What is an L3C?

In recent years, entrepreneurs have been testing a new type of business entity called the L3C, or Low Profit Limited Liability Corporation. A low-profit limited liability company, or an L3C, is a legal structure that is relatively new to the United States. An L3C is a hybrid of a for-profit and nonprofit venture and attempts to tie the line between the two. New funding sources are opened for organizations that, while technically being for-profit, have a charitable focus. A motorcycle safety school and farmer’s markets are some current L3C examples.

An L3C is a for-profit LLC that satisfies three requirements:

  1. It significantly furthers the accomplishment of one or more charitable or educational purposes within the meaning of the Internal Revenue Code and would have been formed but for the company’s relationship to the accomplishment of those charitable or educational purposes.
  2. It does not have as a significant purpose the production of income or the appreciation of property.
  3. It does not have as a purpose the accomplishment of one or more political or legislative purposes.

Currently, there are few states that allow you to form an L3C which includes Kansas, Illinois, Maine, Michigan, Louisiana, North Dakota, Rhode Island, Utah, Vermont, and Wyoming.

Benefits for the L3C Structure

The L3C provides the benefits of an LLC structure including flexibility of ownership, management, decision making power, and profit distributions.
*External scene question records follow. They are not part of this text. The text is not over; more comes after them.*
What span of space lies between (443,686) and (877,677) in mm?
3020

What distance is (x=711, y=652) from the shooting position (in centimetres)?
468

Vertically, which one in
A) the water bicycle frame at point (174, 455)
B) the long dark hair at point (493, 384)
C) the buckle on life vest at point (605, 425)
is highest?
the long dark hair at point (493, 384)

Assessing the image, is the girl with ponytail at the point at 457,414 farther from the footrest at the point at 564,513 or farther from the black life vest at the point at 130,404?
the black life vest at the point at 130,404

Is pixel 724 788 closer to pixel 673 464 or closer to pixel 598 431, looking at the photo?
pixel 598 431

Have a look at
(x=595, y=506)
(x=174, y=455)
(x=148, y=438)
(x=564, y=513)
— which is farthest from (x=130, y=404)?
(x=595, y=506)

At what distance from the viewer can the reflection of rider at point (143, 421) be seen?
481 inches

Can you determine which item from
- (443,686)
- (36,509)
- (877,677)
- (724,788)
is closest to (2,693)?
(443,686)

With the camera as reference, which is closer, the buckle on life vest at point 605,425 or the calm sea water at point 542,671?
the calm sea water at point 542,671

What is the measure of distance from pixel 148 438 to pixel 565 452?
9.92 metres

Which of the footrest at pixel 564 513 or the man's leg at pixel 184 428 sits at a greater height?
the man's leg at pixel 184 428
An L3C also provides marketing and branding opportunities – customers and employees love to be associated with organizations that are not solely focused on profit but have a social purpose as well.
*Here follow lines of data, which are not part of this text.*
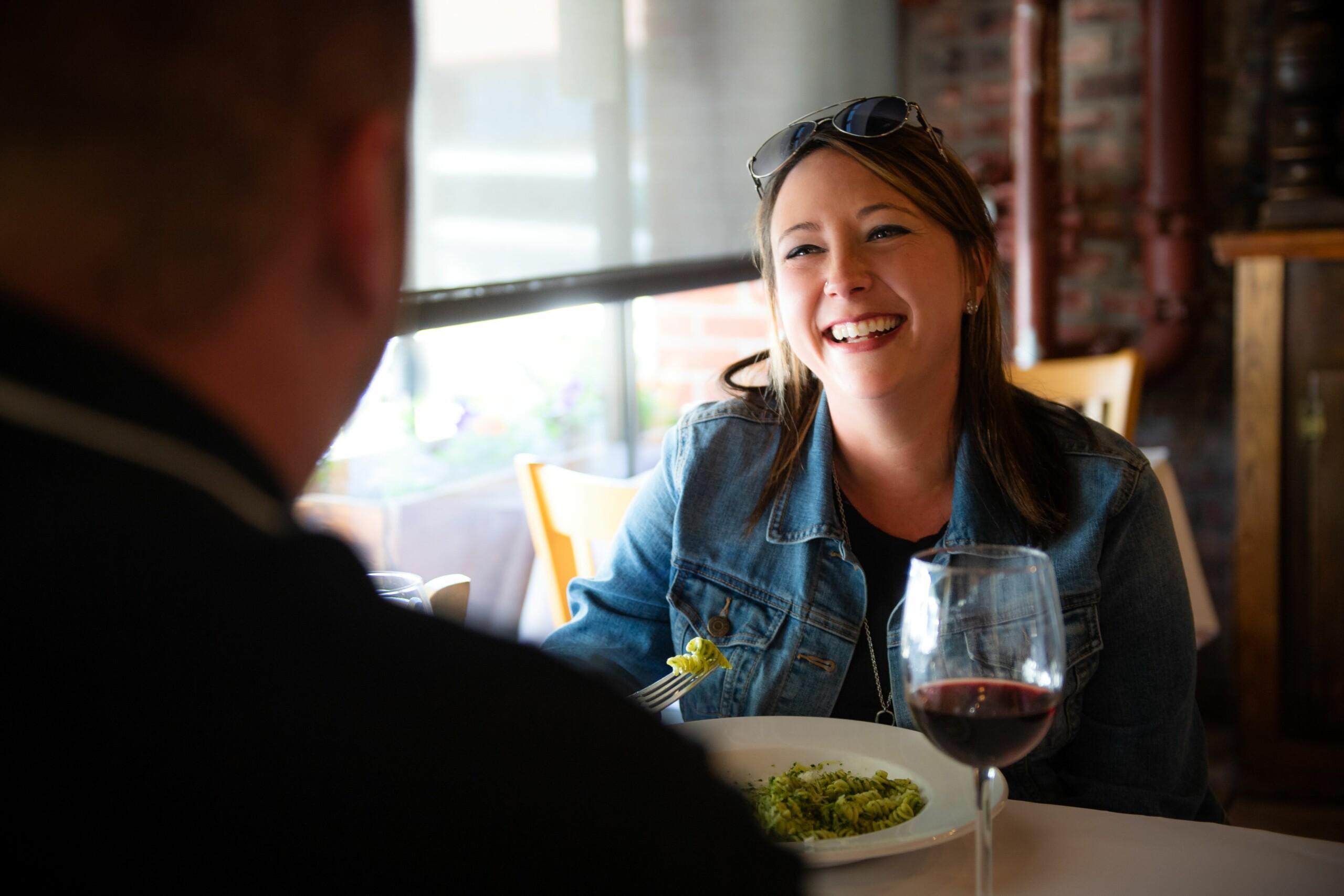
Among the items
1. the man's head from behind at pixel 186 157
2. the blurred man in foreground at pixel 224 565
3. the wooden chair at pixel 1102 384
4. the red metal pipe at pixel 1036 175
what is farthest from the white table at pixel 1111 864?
the red metal pipe at pixel 1036 175

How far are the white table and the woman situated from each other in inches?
9.9

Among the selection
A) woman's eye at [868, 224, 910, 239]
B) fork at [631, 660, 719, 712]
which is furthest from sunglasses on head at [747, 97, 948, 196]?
fork at [631, 660, 719, 712]

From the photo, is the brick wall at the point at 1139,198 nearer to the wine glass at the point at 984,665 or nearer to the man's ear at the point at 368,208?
the wine glass at the point at 984,665

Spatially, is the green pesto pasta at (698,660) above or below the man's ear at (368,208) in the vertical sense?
below

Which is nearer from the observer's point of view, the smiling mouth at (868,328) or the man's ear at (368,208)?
the man's ear at (368,208)

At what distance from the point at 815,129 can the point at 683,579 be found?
1.90 ft

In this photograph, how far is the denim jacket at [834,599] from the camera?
3.91 feet

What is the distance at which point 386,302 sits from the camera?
17.7 inches

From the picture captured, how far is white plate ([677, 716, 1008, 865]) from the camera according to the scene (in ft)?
2.73

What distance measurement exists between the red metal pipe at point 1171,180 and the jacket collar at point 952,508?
6.67 ft

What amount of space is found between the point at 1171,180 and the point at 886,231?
1.98 metres

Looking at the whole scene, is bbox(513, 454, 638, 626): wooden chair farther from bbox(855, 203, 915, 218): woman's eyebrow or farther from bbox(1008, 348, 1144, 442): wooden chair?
bbox(1008, 348, 1144, 442): wooden chair

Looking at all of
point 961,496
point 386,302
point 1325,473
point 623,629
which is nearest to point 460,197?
point 623,629

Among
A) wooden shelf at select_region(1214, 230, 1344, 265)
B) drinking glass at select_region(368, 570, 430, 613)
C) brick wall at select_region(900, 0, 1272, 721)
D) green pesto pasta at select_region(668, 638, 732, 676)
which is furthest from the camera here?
brick wall at select_region(900, 0, 1272, 721)
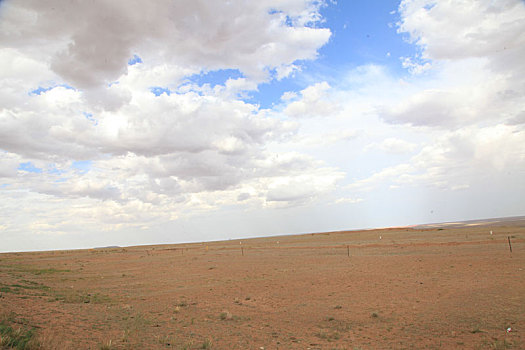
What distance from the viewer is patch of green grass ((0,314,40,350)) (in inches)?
319

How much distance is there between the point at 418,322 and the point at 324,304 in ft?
16.7

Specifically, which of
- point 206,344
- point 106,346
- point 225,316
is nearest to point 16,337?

Another benefit of the L3C structure is that the filing process is easy and very similar as forming an LLC. Proponents of the L3C point out that the L3C is a way for companies that need to make a profit to stay afloat to keep their social missions at the forefront.

What is a PRI?

PRI stands for Program Related Investment. This is the kind of investment that a foundation can make in a for-profit organization. Namely, the investment is made to accomplish a charitable goal and that is not made to work a political agenda. Proponents of the L3C structure say that an investment in an L3C is a PRI. Few PRIS are made mainly because it is hard to determine which investments qualify and the IRS levies significant fines on foundations violating rules.

The Drawbacks of L3C

The concern with an L3C is about the tax-exempt status of foundations that invest in these companies. Foundations have a legal obligation to distribute at least five percent of their assets each year. The idea that the L3C structure paves the way for some of this money to be invested in L3Cs. The foundation’s investment would be a PRI with mutual benefits, wherein the foundation is able to make a return.
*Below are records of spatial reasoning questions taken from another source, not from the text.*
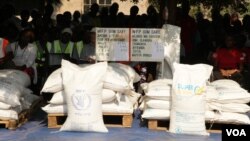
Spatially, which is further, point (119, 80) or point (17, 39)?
point (17, 39)

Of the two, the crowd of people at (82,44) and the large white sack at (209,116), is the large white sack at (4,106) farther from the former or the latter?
the large white sack at (209,116)

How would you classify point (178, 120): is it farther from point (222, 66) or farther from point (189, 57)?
point (189, 57)

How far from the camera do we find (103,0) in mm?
27312

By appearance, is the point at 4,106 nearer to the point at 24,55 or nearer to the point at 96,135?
the point at 96,135

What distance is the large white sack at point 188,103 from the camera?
6.79 m

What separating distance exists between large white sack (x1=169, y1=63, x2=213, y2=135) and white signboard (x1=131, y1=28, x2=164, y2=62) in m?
1.40

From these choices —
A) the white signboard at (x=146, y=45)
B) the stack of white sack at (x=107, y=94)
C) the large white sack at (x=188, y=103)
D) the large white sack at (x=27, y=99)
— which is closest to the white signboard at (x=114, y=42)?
the white signboard at (x=146, y=45)

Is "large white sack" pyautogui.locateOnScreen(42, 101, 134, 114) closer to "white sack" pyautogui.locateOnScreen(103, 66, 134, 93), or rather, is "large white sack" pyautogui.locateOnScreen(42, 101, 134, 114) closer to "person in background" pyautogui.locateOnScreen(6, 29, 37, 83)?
"white sack" pyautogui.locateOnScreen(103, 66, 134, 93)

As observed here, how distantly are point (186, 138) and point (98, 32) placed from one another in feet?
8.19

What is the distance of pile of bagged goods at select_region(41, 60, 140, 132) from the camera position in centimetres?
684

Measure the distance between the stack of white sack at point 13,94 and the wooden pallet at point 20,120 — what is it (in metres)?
0.05

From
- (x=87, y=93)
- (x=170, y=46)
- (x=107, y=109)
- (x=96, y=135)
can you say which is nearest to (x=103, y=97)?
(x=107, y=109)

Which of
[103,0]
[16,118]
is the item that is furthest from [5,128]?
[103,0]

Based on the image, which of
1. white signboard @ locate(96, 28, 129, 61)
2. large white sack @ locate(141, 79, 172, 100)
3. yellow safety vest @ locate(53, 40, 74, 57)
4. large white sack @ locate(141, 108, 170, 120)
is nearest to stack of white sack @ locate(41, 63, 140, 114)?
large white sack @ locate(141, 108, 170, 120)
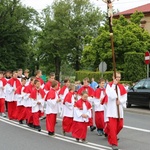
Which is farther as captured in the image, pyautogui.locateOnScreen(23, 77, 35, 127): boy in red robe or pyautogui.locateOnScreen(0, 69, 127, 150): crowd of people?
pyautogui.locateOnScreen(23, 77, 35, 127): boy in red robe

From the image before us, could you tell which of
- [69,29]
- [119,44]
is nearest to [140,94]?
[119,44]

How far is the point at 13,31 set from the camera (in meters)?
54.1

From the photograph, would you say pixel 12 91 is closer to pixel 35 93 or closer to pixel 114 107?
pixel 35 93

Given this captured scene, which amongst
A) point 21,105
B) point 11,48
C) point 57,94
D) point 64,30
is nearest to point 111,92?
point 57,94

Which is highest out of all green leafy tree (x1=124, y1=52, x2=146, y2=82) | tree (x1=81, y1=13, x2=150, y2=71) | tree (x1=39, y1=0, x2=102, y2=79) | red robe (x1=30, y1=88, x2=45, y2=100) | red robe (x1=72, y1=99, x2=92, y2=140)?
tree (x1=39, y1=0, x2=102, y2=79)

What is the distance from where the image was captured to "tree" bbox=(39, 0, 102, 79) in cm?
6112

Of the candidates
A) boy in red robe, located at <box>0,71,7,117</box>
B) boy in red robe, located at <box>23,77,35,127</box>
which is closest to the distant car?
boy in red robe, located at <box>0,71,7,117</box>

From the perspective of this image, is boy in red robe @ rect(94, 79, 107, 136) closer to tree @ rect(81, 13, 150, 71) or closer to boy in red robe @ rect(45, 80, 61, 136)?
boy in red robe @ rect(45, 80, 61, 136)

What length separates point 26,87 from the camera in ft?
43.5

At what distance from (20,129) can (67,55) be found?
5085 centimetres

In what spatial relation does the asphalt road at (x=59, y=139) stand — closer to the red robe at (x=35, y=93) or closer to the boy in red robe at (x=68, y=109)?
the boy in red robe at (x=68, y=109)

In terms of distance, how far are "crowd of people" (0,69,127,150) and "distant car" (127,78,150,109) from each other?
6.69 meters

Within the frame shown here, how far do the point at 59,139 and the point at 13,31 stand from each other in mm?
44787

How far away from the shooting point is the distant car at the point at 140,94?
62.0ft
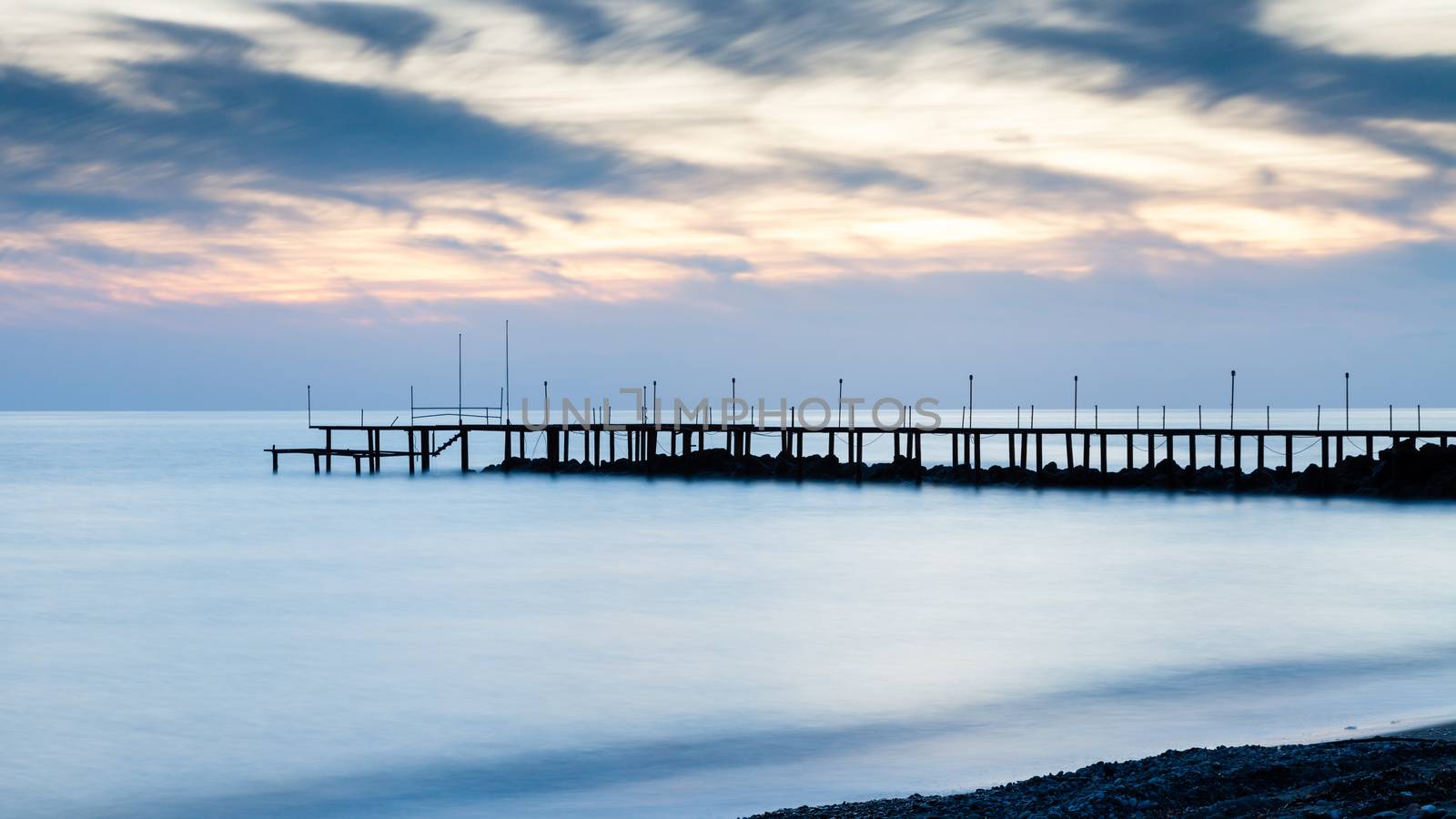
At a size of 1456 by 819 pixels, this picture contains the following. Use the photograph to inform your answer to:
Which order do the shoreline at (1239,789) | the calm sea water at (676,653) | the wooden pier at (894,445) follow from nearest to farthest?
the shoreline at (1239,789) < the calm sea water at (676,653) < the wooden pier at (894,445)

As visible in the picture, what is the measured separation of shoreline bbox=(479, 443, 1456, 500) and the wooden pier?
352 mm

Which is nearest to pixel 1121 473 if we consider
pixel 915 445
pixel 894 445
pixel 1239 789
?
pixel 915 445

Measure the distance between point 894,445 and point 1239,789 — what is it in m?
62.2

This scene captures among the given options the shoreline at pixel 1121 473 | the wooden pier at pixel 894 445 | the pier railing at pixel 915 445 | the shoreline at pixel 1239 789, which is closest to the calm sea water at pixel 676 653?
the shoreline at pixel 1239 789

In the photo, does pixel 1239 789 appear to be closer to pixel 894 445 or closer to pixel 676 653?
pixel 676 653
The IRS has not confirmed yet that an L3C can be a recipient of foundation dollars. The IRS determines the tax-exempt status of foundations, so this uncertainty puts any foundation in potential jeopardy if the IRS declares at some point down the line that L3Cs are illegitimate investments. It is possible that foundations that have invested in L3Cs could lose their tax exemption status and it is a risk many are not willing to make.

The Bottom Line

The L3C is not for everyone but it might be a good fit for some motivated ventures. Anyone interested in creating a for-profit vehicle with a charitable or educational objective may wish to consider an L3C.